Can Hollywood Go Virtual After Coronavirus?

7 min readJan 13, 2021


The industry needs a solution offering broadcast-quality features while enabling consumer-grade workflows.

Millicast’s main base of operations is in north Los Angeles, just a short journey from Hollywood. Millicast has been working with a number of different Hollywood studios, including NBC Universal, CBS Viacom, HBO, Disney and others to enable an amazing transformation in the way that movies and TV shows will be produced in the future.

This transformation has had a big impact on remote editing and production teams dealing with the travel and in-person restrictions from the pandemic.


CNBC produced a video which explains the journey the industry has had to embrace to transition to a truly digital movie making workflow:

CNBC: Can Hollywood Go Virtual After Coronavirus?

This documentary tracks the journey from Jurassic Park to Avatar, the remake of the Lion King, and The Mandalorian where movie production has evolved into movie sets with virtual characters and virtual sets:

The fusion of computer games and movie making is all but complete. All stages from pre-production, pre-visualization, storyboarding, to production and post-production are now driven by virtual visualization.
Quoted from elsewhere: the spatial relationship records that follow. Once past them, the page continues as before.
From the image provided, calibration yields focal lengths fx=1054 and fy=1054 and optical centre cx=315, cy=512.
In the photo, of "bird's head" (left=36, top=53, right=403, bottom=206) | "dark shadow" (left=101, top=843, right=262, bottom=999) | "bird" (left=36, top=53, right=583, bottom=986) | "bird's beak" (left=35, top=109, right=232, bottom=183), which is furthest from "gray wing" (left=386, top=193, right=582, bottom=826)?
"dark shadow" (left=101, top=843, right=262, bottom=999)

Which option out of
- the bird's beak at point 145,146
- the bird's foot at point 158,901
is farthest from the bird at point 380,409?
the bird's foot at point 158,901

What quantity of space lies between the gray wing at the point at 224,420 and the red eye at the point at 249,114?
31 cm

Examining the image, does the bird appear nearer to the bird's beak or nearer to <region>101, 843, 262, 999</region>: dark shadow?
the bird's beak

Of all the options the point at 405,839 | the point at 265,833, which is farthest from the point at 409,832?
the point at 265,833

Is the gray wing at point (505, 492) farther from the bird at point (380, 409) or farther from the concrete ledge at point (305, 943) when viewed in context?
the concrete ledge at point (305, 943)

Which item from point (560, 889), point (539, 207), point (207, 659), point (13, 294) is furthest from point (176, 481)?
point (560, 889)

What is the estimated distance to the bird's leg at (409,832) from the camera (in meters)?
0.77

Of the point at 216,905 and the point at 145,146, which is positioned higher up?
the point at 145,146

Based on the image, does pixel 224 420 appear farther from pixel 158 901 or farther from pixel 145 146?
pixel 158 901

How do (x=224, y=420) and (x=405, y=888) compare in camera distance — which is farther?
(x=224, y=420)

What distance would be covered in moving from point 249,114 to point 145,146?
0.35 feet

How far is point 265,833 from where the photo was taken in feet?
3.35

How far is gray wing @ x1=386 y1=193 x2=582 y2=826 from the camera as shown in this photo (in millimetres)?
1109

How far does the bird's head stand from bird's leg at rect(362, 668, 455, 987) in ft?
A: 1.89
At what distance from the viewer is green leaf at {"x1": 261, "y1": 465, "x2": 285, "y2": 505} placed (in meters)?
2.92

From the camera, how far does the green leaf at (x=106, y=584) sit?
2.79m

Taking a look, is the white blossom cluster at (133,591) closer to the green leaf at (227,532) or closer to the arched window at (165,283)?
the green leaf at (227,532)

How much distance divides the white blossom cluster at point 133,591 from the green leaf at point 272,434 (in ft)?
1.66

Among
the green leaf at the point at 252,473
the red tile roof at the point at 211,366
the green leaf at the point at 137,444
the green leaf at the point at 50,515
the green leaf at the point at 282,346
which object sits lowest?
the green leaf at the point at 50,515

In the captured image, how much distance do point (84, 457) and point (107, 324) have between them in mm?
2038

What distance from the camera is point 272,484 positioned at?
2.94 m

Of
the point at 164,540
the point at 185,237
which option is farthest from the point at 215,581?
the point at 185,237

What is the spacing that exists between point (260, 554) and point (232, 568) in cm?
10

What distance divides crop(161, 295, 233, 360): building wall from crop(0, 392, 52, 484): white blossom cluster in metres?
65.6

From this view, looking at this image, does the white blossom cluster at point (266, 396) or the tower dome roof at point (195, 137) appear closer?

This has been driven by the adoption of computer game technology from Unreal Engine, and created an intersection between video conferencing, collaboration tools, production and streaming:

Creativity has moved to post production in a digital world where anything can be manipulated. Teams of creative artists, and editors are connected by high capacity networks to large servers and ultra high definition monitors and software. Co-located and working in real time, a movie is no longer “cut” from daily rushes but created in real time as the movie is shot on a digital set.

And here lies the problem.

Hollywood has all but been brought to a standstill by the Coronavirus Pandemic, forcing the editing and production teams to work from home.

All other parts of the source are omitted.